La calle era un incendio. Mientras, la vida apenas respiraba con el eterno bochorno de las tardes de sábado, antesala obligatoria de las eternas parrandas lubricadas con el único alcohol que en ese mundo existía y que fluía, con displicencia coqueta, de la misma obesa botella castaño oscuro de esbelto cuello y tacaño hocico que miles de veces había sido destapada en aquellas tierras vallenatas.
En la terraza, como cada semana, los mismos seis veteranos amigos dejaban de lado, por pocas horas, eternos regateos celebrados con la ancestral sabiduría fenicia que corría desde hace miles de años por sus venas. Él, ignorante jugador, promovía las jugosas experiencias vividas, propias, ajenas o míticas leyendas urbanas de los seis curtidos contertulios. Así, los sabios cuenteros se explayaban en una de esas historias cientos veces contadas, cada vez más largas, originales e incunables; mucho mejores en cuanto más fluido saliera de la mágica botella, hasta el punto que parecía ser ella la que contaba y no el cuentero. Entre tanto, mientras hablaban y consumían ancestrales refrigerios, los eximios jugadores adornaban la vetusta mesa de brava madera con hermosas fichas de madera o marfil, que disponían una después de otra en riguroso y numérico orden. De vez en cuando el estruendo de una ficha arrojada sobre la mesa sobresaltaba al amodorrado Valle.
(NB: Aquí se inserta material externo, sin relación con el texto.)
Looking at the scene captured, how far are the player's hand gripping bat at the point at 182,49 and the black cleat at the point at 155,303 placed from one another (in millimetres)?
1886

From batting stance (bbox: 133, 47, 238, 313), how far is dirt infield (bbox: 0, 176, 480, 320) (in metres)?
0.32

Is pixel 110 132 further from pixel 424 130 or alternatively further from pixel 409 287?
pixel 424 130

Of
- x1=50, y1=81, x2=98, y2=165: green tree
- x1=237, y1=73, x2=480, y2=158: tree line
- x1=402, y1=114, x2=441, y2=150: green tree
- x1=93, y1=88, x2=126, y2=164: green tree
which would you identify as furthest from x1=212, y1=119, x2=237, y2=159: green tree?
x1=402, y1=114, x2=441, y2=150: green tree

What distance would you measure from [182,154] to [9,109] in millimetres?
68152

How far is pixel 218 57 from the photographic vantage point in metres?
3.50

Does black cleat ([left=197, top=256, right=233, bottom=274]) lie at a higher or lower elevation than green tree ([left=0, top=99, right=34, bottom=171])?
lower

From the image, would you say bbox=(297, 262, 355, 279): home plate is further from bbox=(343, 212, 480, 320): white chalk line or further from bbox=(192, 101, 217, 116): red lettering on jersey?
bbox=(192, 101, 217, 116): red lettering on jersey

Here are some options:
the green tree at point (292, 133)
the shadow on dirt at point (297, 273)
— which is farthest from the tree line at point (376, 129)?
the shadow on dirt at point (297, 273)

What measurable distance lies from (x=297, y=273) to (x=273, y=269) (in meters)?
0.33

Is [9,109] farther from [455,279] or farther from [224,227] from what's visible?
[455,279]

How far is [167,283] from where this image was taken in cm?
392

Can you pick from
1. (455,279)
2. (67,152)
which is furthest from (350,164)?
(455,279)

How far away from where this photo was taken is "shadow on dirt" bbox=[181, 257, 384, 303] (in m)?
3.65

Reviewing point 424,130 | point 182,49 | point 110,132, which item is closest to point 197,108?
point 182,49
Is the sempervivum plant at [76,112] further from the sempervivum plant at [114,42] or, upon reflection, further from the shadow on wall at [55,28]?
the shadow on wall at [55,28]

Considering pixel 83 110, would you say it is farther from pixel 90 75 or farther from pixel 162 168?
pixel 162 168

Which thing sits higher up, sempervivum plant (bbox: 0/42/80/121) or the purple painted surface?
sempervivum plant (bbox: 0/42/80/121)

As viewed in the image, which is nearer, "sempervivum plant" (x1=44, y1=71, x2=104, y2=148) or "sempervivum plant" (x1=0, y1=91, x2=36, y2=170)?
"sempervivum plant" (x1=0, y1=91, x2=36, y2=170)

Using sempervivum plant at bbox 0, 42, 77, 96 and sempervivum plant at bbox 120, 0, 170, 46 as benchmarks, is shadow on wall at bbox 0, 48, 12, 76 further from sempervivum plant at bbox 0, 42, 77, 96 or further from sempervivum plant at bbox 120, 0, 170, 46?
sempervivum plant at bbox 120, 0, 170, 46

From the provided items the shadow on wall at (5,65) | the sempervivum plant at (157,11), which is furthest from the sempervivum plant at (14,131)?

Otra tarde de sábado, otra mesa, otra ciudad. Otra gente, algunos amigos de la vida, otros desconocidos hasta ayer y amigos de hoy. El mismo juego convertido en marrullera excusa para compartir triviales sucesos, suculentas viandas y bebidas, apetitosos chismecillos y, de cuando en vez, trascendentales experiencias. En paralelo, el placer morboso del oponente que sabe que ahorcó el doble seis o la burlona carcajada generalizada luego de haber cerrado inútilmente el partido para que los otros ganaran o el delicioso fracaso de tener que salir del juego a disfrutar de quienes quedan, amarrados a unas eternas reglas. La primera, afortunadamente jamás cumplida, afirma que el inventor era mudo.
El dominó, como la vida, es tan simple y complejo como lo queramos. El objetivo final en el juego es ser el primero en quedar con las manos vacías. En la vida es igual, aunque no lo creamos, ganadores y perdedores nos vamos con las manos vacías.
Yo he querido ver en ello una enseñanza filosófica de la pulcritud que extrañamos en algunos gobernantes, que olvidan que deberían salir con las manos vacías y los bolsillos llenos de honestidad, y que al pararse de la mesa solo debería quedar el grato recuerdo del bien común logrado. ¡Pero no!, como dice El jugador “no persiguen más que un fin: ganar o quitarle algo a los demás”.